“To stop a bully is really easy. But silence to a bully is encouragement. And right now there are too many people who feel the way we do, who are very silently shaking their head at the County Commission. And we need them to be vocal and visible.”
Those were the words of Nadine Smith, executive director of Equality Florida, speaking at a town hall meeting in Ybor on Tuesday night. The meeting was a response to the controversial 4-3 vote last month by the Hillsborough County Commission, rejecting creation of a domestic partner registry. Such a registry would give unmarried partners — gay and straight — a handful of benefits typically reserved for married couples, such as allowing a man or woman to be able to make health care and funeral decisions for a partner, and to be notified as a family member in case of an emergency.
Sixteen cities and counties in Florida provide such benefits, but none in the Bay area did so until less than a year ago. That’s when Tampa City Councilwoman Yolie Capin initiated a proposal that ended up getting passed unanimously, 7-0, with very little public opposition. City Councilman Harry Cohen said that his office received nearly 900 positive emails about the registry, not a single one of them negative.
But the cultural fissures that divide city and county have never been more pronounced than when it comes to issues that carry even a whiff of benefiting the lives of lesbians and gays. Historically, Hillsborough commissioners have never paid a price for anti-LGBT votes. Activists wonder if this time will be different.
Smith told the audience at the Children’s Board on Tuesday that the four commissioners who opposed the measure — Ken Hagan, Al Higginbotham, Sandy Murman, and Victor Crist — made a mistake, and are unaware of how popular such registries are. She said Equality Florida robo-called thousands of voters in both Crist’s and Murman’s districts, and more than 80 percent supported a domestic partner registry.
Three of the four commissioners who voted No could be on the ballot in 2014. Crist and Hagen are eligible to run for re-election in their respective seats. Higginbotham is term-limited out in his, but has filed paperwork to run for the GOP nomination for the District 7 seat being vacated by a term-limited Mark Sharpe. Tampa City Councilwoman Mary Mulhern, who was also in attendance and has filed her candidacy for the Democratic nomination in District 7, echoed Smith’s sentiments, saying that the four No voters are “out of touch.”

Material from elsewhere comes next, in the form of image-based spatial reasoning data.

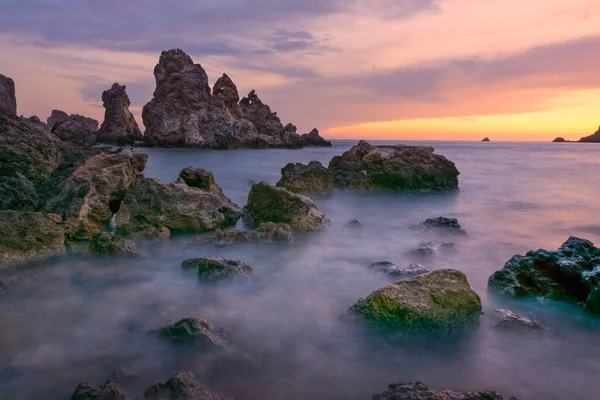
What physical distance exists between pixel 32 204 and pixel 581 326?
28.9 ft

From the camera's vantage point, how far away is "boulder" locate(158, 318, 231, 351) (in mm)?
4488

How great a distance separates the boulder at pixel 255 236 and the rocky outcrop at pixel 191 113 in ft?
185

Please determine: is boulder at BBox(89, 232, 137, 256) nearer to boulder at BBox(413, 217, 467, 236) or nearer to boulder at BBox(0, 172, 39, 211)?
boulder at BBox(0, 172, 39, 211)

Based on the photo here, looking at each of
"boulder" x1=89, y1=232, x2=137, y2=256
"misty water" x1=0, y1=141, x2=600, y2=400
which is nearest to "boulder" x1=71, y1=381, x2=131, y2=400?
"misty water" x1=0, y1=141, x2=600, y2=400

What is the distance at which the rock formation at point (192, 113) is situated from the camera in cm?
6341

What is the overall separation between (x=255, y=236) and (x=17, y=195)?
434 centimetres

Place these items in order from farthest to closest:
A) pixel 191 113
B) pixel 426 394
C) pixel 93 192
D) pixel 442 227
A: 1. pixel 191 113
2. pixel 442 227
3. pixel 93 192
4. pixel 426 394

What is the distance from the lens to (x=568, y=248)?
20.6ft

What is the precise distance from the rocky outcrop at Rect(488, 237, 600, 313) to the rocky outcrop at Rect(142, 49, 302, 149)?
195 ft

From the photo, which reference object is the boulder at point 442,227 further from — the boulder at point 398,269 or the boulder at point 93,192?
the boulder at point 93,192

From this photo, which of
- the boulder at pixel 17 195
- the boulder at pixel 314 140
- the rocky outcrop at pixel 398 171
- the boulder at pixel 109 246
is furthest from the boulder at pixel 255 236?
the boulder at pixel 314 140

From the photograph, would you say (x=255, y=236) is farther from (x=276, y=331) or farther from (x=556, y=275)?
(x=556, y=275)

In a subsequent interview, Smith said that “Hillsborough has changed. I think that the commission is going to continue to feel the heat as long as they aren’t keeping pace with where the electorate is, and where the country is.”
The perception of hostility to the LGBT community in Hillsborough dates back to 1995, when the Board of County Commissioners removed gays from an ordinance prohibiting discrimination in employment, real estate and public accommodations.
Congresswoman Kathy Castor says the fact that the BOCC continues to exclude gays from its human rights ordinance is more outrageous than the recent rejection of a domestic partner registry. “That is so backwards when you look at equal rights and human rights in this country.”
The ban on gay pride events in Hillsborough in 2005 was another blot on the county’s reputation. Less noted is how a year before that, the BOCC passed an ordinance banning county staff from even researching the option of offering domestic partner benefits to county employees — a vote that was reaffirmed in early 2009 after the notion of such benefits was revived by Commissioner Kevin Beckner.
Beckner noted last week that one of the proposal’s sharpest critics at the time was Commissioner Mark Sharpe, who called it “irresponsible” considering the state of the economy.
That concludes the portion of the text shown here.